La crisi Ucraina e gli artisti russi, perchè la censura?
Nudi e crudi, senza particolare eco da parte dei media italiani, gli accadimenti (recenti) sono questi. Tugan Sokhiev (nella foto) – direttore dello storico Teatro moscovita Bolshoi- si dimette dall’incarico rinunciando anche alla carica di direttore musicale dell'Orchestre National du Capitole de Toulouse. "Dopo aver affrontato una scelta impossibile tra i miei musicisti preferiti russi e francesi, fra Debussy e Stravinskij, ho deciso di conseguenza”- specifica il musicista. Chapeu. Coraggioso, coerente, encomiabile.
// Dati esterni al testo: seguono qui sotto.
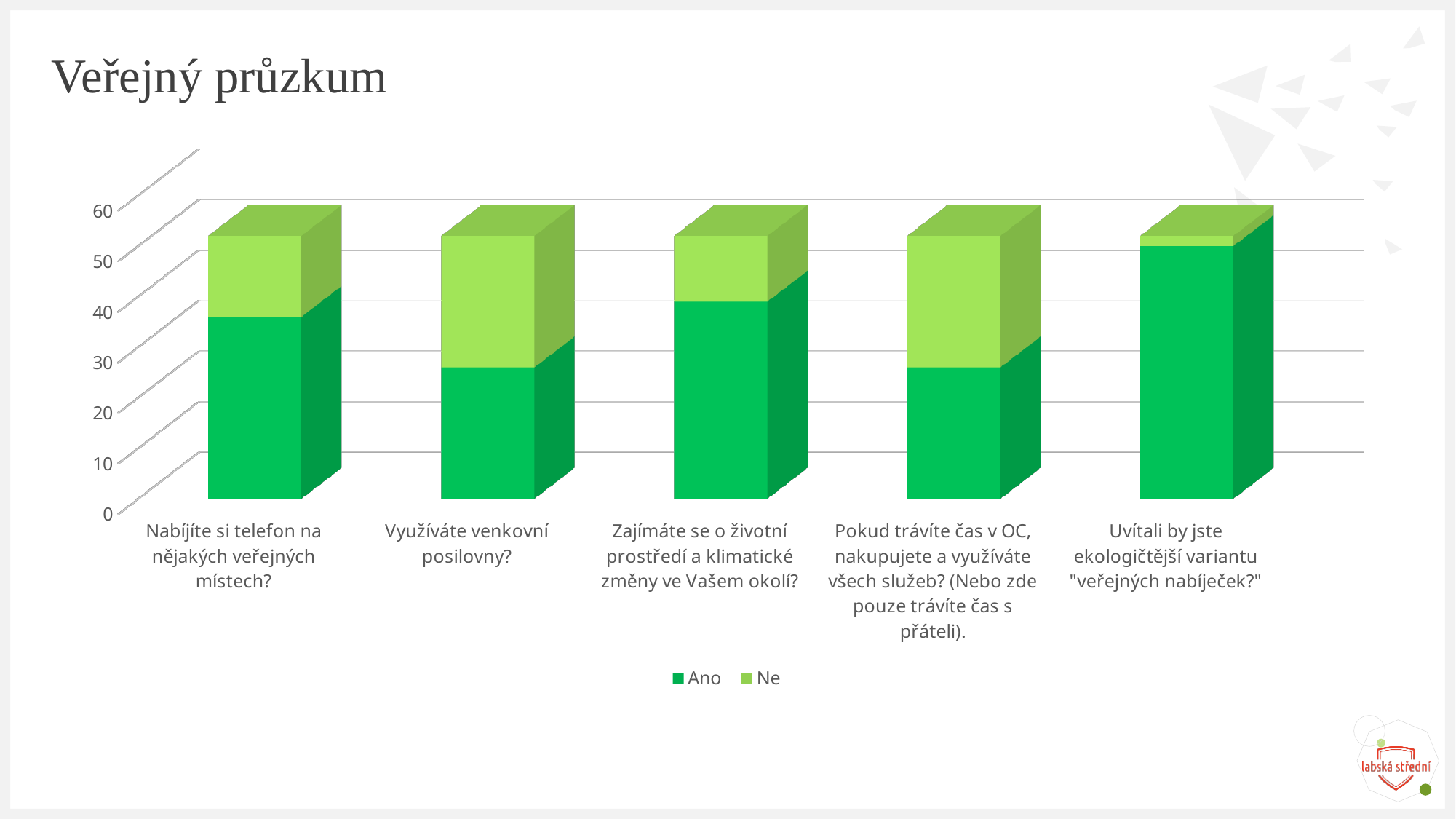
Which has the larger "Ne" value: "Využíváte venkovní posilovny?" or "Zajímáte se o životní prostředí a klimatické změny ve Vašem okolí?" Využíváte venkovní posilovny? Is the "Ano" value for "Uvítali by jste ekologičtější variantu "veřejných nabíječek?"" greater or less than 40? greater Which category has the lowest "Ne" value? Uvítali by jste ekologičtější variantu "veřejných nabíječek?" Which has the larger "Ano" value: "Nabíjíte si telefon na nějakých veřejných místech?" or "Využíváte venkovní posilovny?" Nabíjíte si telefon na nějakých veřejných místech? Is the "Ano" value for "Nabíjíte si telefon na nějakých veřejných místech?" greater or less than 30? greater What is the title of the slide containing the chart? Veřejný průzkum How many survey questions (categories) are shown on the x axis of the chart? 5 What kind of chart is shown on the slide? stacked bar chart Which two entries appear in the chart legend? Ano and Ne How many series does the chart legend list? 2 Is the "Ano" value for "Využíváte venkovní posilovny?" greater or less than 40? less Which category has the highest "Ano" value? Uvítali by jste ekologičtější variantu "veřejných nabíječek?"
Successiva all’embargo- Dostoewskij imposto al ‘visiting professor’ Paolo Nori dal comitato accademico dell’Università Bicocca di Milano, il pavido provincialismo connazionale non ha smesso di dare squisiti esempi di sé.
Al Museo del Cinema di Torino si provvede a togliere di torno le locandine che annunciano la retrospettiva dedicata al regista Karen Georgevich Shakhanazarov declinando, freschi freschi, la “cancellazione di tutti i film della rassegna Anima Russa” per meglio esprimere-si legge in un comunicato stampa “la nostra solidarietà con l’Ucraina”. Rincara la dose il presidente del Museo Enzo Ghiro “La motivazioni? Evidenti. Abbiamo ritenuto che la monografia di un caposcuola della cinematografia russa, il quale non ha disconosciuto le azioni di Putin, non debba essere realizzata”. Alla faccia della universalità e “invito alla tolleranza” che si assegna al tanto deprecato “mondo della cultura”, dolente memore della pistola fumante di Goebbels.
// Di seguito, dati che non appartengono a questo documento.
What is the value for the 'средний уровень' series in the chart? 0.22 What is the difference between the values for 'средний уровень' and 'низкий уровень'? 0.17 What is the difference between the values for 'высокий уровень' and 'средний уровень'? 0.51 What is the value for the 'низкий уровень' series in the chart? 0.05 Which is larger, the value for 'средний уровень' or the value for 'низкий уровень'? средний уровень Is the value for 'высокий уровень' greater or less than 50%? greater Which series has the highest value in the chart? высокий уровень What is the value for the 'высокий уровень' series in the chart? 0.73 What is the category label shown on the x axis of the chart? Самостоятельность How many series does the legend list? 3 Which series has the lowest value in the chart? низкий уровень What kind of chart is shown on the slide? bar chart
Ghigo si sente, e lo rivendica, un “precursore” di ciò che cui è bene “provvedere”, con zelo, prudenza e tagliola. Forse ignaro di essere stato preceduto, nel tragico rutilare degli eventi bellici, dal sindaco di Milano Beppe Sala, lesto (tremebondo?) dal cacciar via dal Teatro alla Scala il M.tro Valerij Gergiev, reo –a pochi giorni dall’inizio dell’infame invasione- di non avere ancora preso le distanze dal truce Putin e dalla Santa Madre Russia che ebbe a partorirlo. Si profila analogo ostracismo, al Teatro Regio (di ritorno a Torino) per l’atteso balletto “Lo schiaccianoci”, musiche di Cajkovskij, nell’edizione del Balletto dell’Opera di Tblisi.
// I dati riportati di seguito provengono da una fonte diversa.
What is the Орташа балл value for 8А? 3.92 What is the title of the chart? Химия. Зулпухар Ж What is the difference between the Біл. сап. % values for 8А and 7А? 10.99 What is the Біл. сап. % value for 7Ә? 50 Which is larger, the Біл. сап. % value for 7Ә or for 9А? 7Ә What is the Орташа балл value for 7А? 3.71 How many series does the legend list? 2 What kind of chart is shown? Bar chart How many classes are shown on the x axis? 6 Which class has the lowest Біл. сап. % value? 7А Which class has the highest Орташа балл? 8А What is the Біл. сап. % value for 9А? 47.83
Non siamo particolari amanti di anatemi e polemiche, ma a qualche scottante riflessione come sottrarci? Legittimo attendersi che il bistrattato emisfero della cultura e dello spettacolo, non essendosi ancora trasferito nell’Empireo, esprima opinioni e scelte per tutto ciò che attiene politica, società, bivi (e imboscate) della Storia. Però Marlene Dietrich, tedesca esiliata (e privilegiata) a Hollywood, ci mise alcuni anni prima di fare le valigie e correre in Europa ad esibirsi per alleviare, con i suoi show, le truppe americane impegnate nel Secondo Conflitto. E Chaplin attese il 1940 per affidarci il suo sapiente, prezioso barbiere ebreo protagonista del “Grande Dittatore” in spregio a Hitler
Evitando la paludata retorica della “terra felice quando non servono eroi”, resta in sospeso qualche interrogativo. Come e perché pretendere (in misura grossolana e manichea) che un artista, un musicista, un semplice cittadino dimorante in altro paese compia decisioni, obbedisca ad una sorta di becero aut-aut, mentre la sua nazione va in rovina? Ha diritto o no ad un lasso di tempo per ‘allinearsi’ o ‘stigmatizzare’? Può o no temere ritorsioni per i propri familiari rimasti in patria? O forse si teme che voglia approfittare di un salvacondotto che farebbe a pugni con intelletto, creatività, stima di se stessi? Non dico tempo al tempo, ma nessuna sollecitudine estorta e speciosa. Altrimenti detta censura.